» **MATERIAL PROVIDED**:
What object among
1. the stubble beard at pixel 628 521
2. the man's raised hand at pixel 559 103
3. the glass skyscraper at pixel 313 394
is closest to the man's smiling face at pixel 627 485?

» **STATED EXERCISE**: Reproduce all of the rows above word for word, keeping every line and every number unchanged.

» **RESPONSE TO THE EXERCISE**:
What object among
1. the stubble beard at pixel 628 521
2. the man's raised hand at pixel 559 103
3. the glass skyscraper at pixel 313 394
is closest to the man's smiling face at pixel 627 485?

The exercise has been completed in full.